* Source document
== == ==
Right, I'm meant from a function point of view. You receive a -EINVAL if
you try to invoke it.

> 
>>> measurement becomes part of the chain of trust reported to the guest
>>> owner.
>>>
>>> Currently, the kernel passes these commands somewhat directly to the
>>> firmware for measurement. Likewise, the firmware calculates the
>>> measurement of the data in the order it is received. This is fragile.
>>> It means that the entire burden for reproducing the measurement falls
>>> on the hypervisor. In turn this means that slight, even unintentional,
>>> changes of the ordering by the hypervisor can result in different
>>> measurements on different hypervisor versions.
== == ==
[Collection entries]
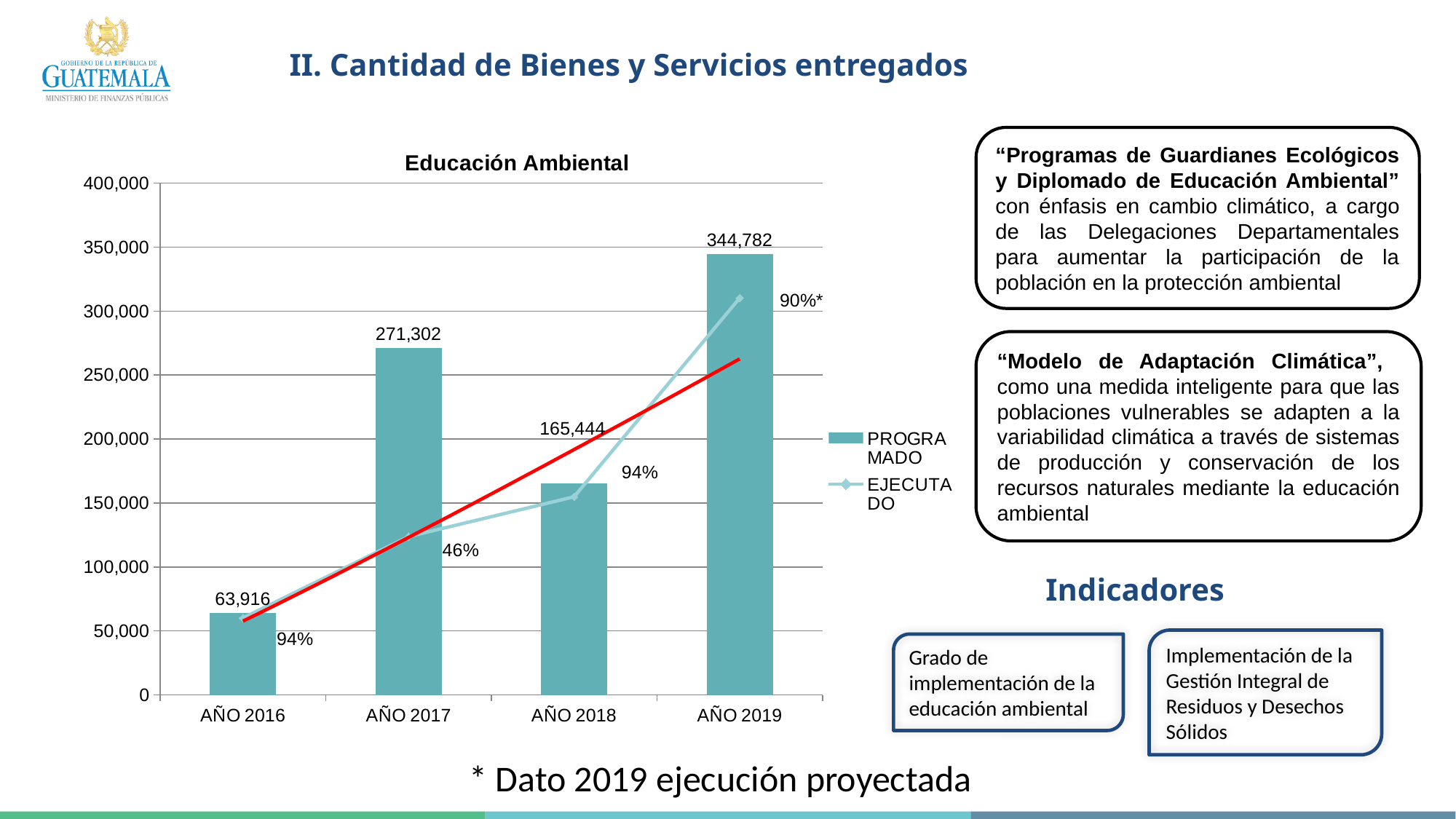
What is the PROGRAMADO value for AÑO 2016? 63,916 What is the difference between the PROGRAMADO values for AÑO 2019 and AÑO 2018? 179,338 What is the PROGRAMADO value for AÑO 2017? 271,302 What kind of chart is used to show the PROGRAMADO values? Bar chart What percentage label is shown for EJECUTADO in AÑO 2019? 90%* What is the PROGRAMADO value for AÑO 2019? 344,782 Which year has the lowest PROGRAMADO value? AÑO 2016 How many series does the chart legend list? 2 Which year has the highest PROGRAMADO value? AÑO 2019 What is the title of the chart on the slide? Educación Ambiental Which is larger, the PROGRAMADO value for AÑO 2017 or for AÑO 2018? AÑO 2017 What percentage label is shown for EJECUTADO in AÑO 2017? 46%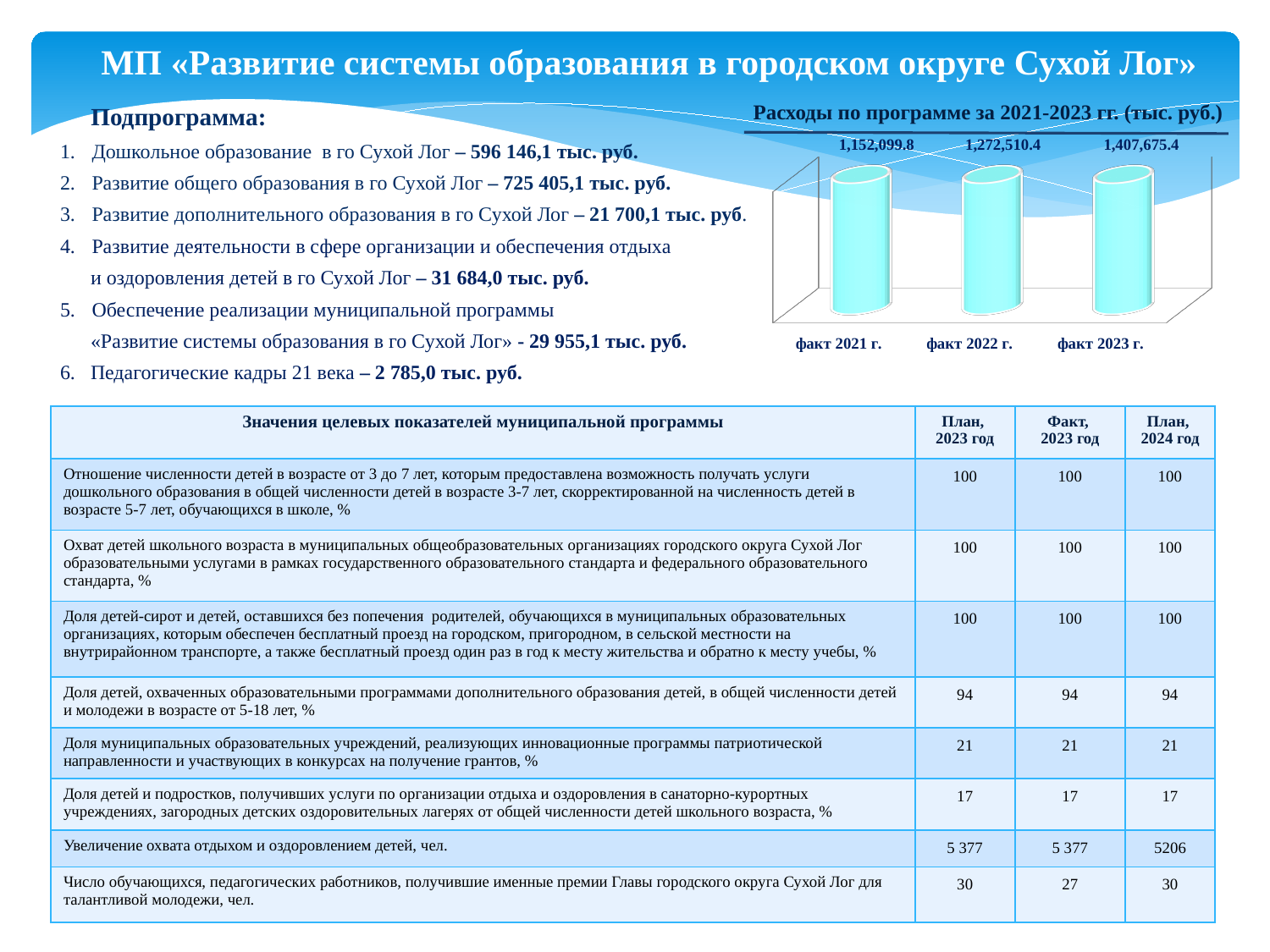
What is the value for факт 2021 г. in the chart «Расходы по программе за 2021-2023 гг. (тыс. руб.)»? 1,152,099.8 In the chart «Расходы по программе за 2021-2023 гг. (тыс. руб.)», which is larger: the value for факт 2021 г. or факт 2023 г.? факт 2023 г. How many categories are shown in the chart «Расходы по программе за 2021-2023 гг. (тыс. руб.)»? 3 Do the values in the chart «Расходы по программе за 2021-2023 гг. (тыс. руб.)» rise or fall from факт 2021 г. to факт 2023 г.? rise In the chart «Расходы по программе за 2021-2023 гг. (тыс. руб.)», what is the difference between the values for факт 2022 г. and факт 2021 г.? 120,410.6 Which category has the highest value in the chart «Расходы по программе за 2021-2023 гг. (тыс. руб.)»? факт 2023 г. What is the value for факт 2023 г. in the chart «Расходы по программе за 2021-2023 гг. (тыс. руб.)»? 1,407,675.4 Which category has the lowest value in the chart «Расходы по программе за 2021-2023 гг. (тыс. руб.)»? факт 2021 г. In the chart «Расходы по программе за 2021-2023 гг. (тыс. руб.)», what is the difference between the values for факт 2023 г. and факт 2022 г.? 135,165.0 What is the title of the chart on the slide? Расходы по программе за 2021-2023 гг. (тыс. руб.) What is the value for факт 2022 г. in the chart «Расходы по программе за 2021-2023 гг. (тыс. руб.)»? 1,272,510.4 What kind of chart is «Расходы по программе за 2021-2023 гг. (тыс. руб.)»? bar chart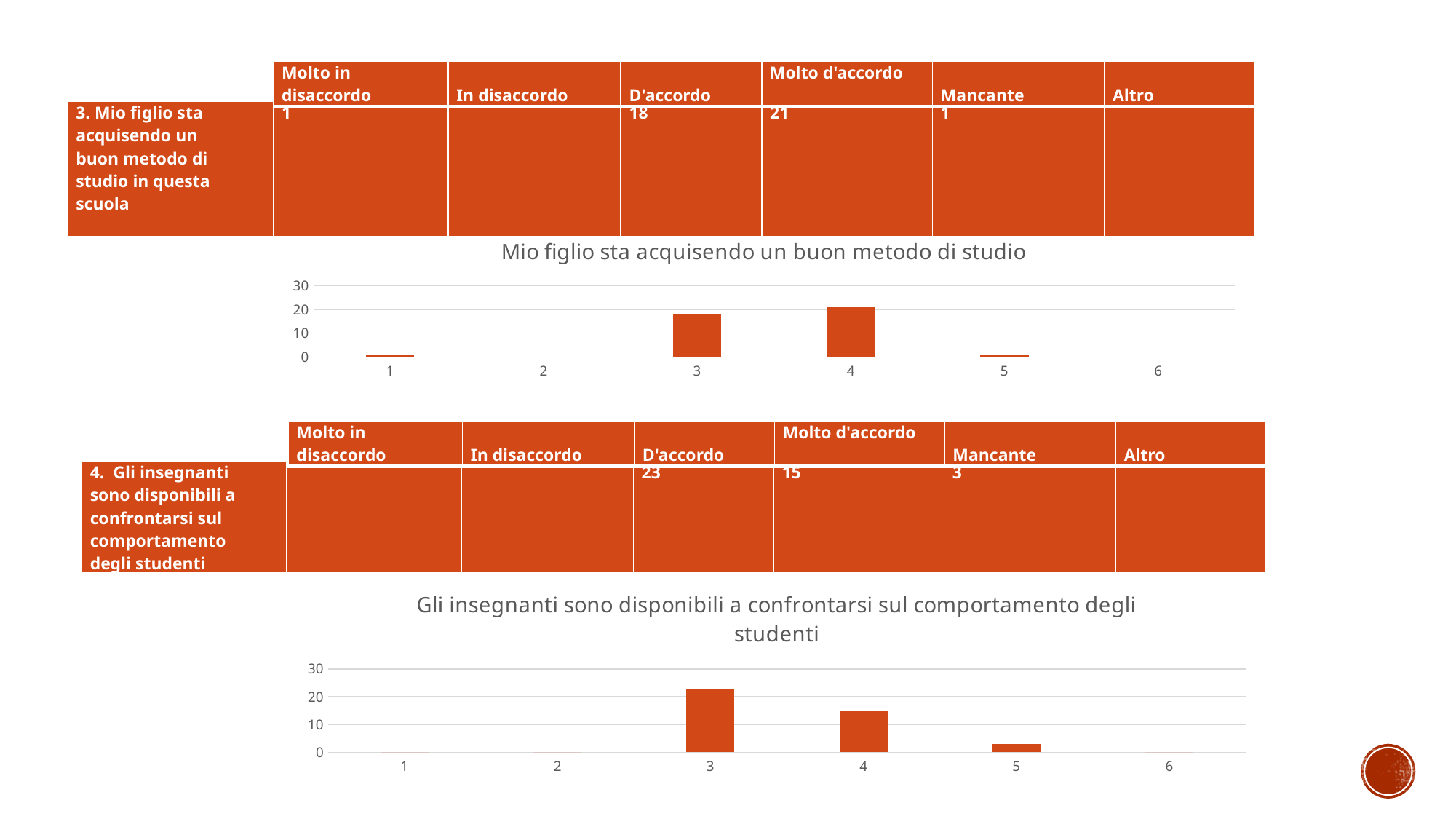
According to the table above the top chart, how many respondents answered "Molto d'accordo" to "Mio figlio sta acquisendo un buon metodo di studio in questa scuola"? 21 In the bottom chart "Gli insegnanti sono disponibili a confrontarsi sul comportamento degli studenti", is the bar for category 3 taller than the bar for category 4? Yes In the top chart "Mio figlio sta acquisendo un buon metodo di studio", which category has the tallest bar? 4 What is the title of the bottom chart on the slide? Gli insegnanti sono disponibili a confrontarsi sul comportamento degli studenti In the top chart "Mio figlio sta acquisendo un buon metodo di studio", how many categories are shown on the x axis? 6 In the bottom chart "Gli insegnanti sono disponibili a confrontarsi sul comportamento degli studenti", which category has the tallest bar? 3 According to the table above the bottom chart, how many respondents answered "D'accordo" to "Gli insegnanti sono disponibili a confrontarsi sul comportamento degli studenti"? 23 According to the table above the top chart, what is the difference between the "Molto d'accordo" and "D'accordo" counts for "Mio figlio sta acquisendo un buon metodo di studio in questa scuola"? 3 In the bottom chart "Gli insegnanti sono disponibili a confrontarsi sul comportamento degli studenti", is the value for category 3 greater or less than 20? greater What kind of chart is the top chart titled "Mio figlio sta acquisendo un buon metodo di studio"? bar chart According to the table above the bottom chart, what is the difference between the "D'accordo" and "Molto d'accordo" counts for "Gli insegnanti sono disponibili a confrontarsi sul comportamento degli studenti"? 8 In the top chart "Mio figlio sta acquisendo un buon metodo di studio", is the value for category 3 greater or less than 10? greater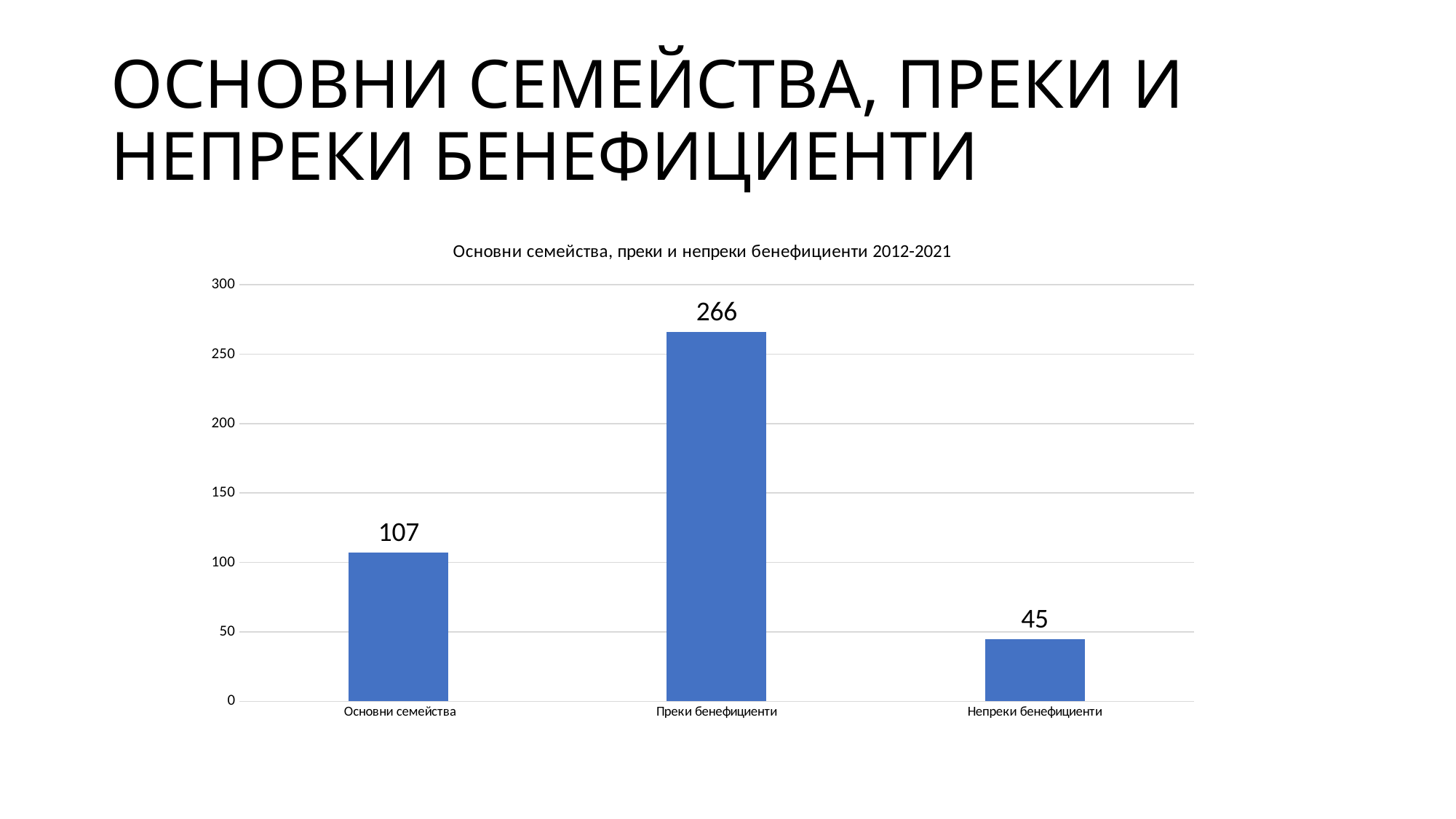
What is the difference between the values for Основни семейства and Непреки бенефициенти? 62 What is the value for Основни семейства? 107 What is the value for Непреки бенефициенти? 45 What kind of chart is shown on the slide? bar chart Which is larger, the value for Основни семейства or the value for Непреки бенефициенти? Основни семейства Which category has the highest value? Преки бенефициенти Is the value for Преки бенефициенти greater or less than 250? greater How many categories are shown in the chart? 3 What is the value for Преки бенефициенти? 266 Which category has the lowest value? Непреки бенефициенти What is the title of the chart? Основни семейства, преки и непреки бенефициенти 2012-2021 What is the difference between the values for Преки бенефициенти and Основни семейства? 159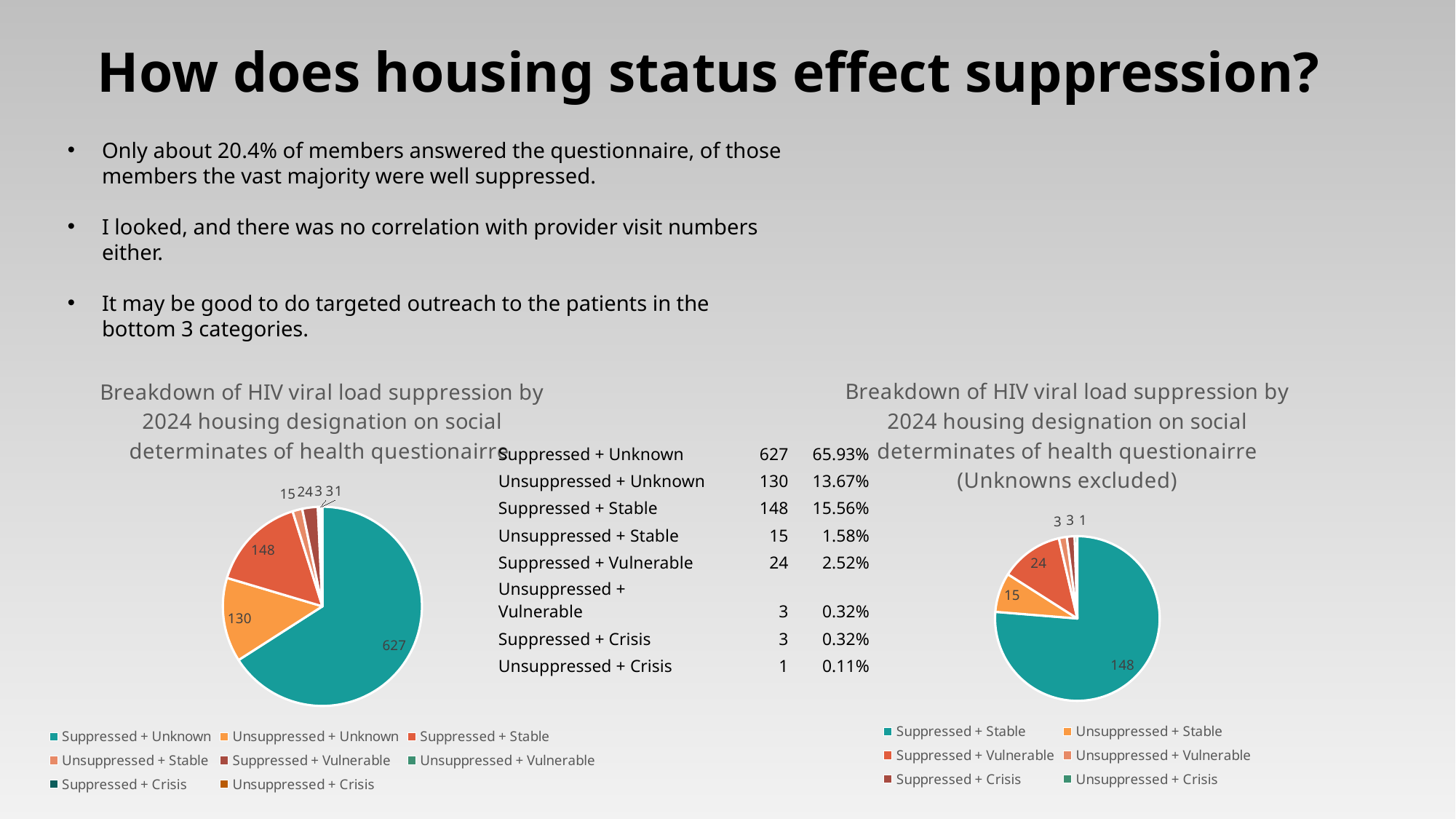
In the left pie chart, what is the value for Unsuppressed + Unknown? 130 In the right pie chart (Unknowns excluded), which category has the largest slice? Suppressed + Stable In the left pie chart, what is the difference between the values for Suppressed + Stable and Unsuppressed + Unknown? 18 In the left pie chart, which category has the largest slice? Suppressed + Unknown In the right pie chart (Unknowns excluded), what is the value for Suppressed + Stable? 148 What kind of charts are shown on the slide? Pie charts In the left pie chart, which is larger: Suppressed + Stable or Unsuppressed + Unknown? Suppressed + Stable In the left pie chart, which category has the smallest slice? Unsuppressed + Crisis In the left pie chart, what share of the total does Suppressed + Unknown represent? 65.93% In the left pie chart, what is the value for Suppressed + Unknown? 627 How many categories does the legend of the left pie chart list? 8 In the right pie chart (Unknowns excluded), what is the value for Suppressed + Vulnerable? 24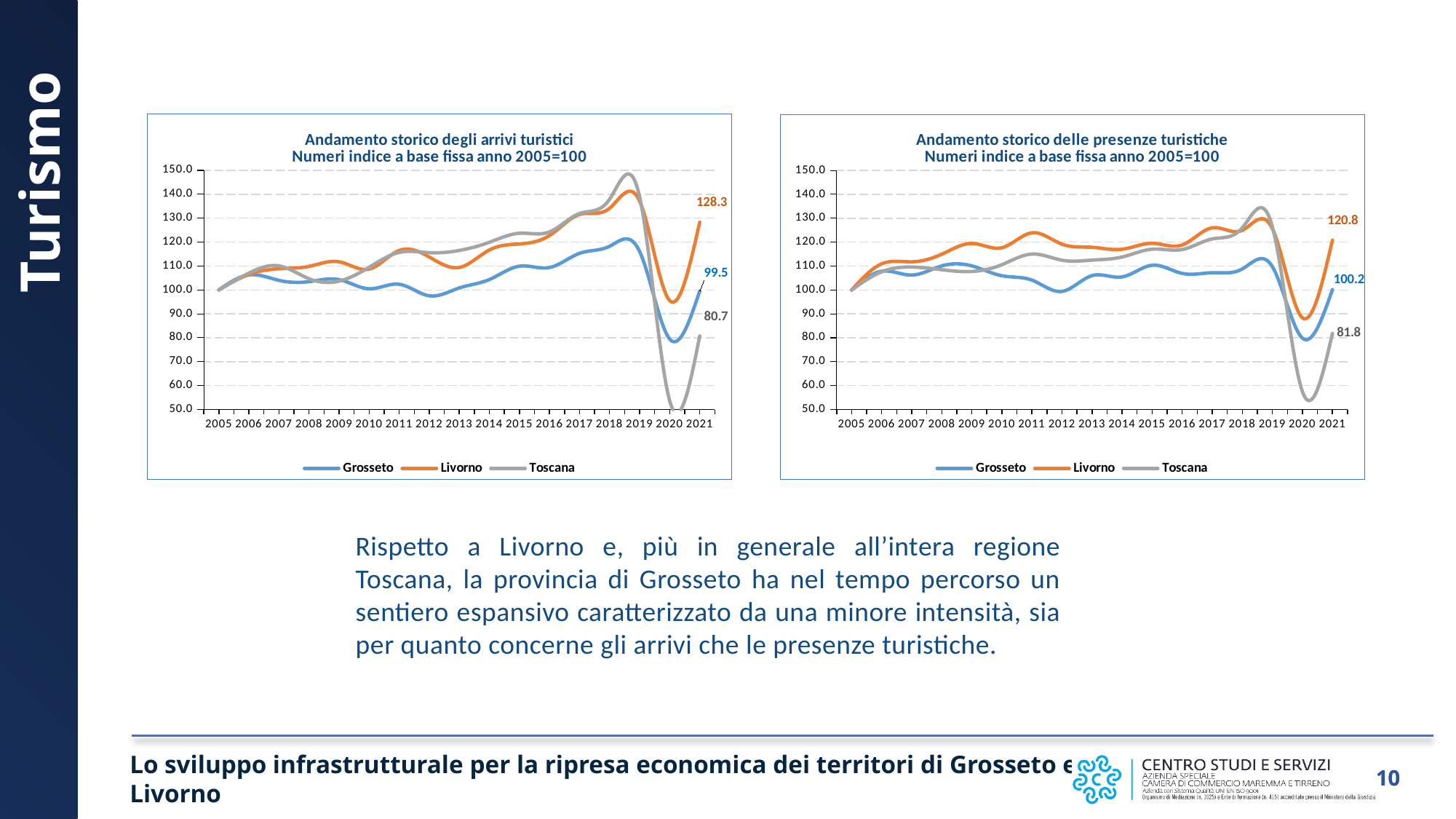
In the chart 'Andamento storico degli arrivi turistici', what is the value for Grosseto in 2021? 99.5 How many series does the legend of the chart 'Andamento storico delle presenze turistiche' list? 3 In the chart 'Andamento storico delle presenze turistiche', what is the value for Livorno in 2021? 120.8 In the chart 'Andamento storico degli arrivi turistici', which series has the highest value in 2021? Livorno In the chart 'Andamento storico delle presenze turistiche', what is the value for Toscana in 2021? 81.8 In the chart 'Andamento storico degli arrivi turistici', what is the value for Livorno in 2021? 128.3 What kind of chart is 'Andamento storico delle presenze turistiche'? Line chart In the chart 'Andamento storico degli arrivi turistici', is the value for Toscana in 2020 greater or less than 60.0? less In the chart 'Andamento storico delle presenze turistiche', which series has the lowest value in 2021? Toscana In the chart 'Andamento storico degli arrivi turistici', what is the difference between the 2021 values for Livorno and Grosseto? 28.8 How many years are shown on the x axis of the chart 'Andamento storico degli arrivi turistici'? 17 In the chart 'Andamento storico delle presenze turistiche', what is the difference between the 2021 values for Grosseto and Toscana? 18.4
== == ==
* Activity list
1. Reproduce the mailing-list excerpt on launch measurement from "Right, I'm meant" to "different hypervisor versions.", substituting "VMM" for "hypervisor".
2. Resume the mailing-list excerpt on launch measurement after its last sentence.
The rows play no part in the work here.

* Answers by item number
1.
Right, I'm meant from a function point of view. You receive a -EINVAL if
you try to invoke it.

> 
>>> measurement becomes part of the chain of trust reported to the guest
>>> owner.
>>>
>>> Currently, the kernel passes these commands somewhat directly to the
>>> firmware for measurement. Likewise, the firmware calculates the
>>> measurement of the data in the order it is received. This is fragile.
>>> It means that the entire burden for reproducing the measurement falls
>>> on the VMM. In turn this means that slight, even unintentional,
>>> changes of the ordering by the VMM can result in different
>>> measurements on different VMM versions.

2.
>>>
>>> There is also a secondary problem that, even though it controls CPU
>>> state, the KVM_SEV_LAUNCH_UPDATE_VMSA is called on the KVM virtual
>>> machine file descriptor. In order to support multiple vCPUs, you have> to call it once for each vCPU - in the order the vCPUs are assigned to
>>> the guest. Hypervisors typically call this vCPU initialization code in
>>> an independent thread, making this ordering somewhat cumbersome (QEMU
>>> does this today).
>>>
>>> In response to these problems, I'd like to propose the following:
>>>
>>> 1. Calls to KVM_SEV_LAUNCH_UPDATE_VMSA are moved from the VM fd to the vCPU fd.
>>
>> Given #2 below, these calls aren't needed.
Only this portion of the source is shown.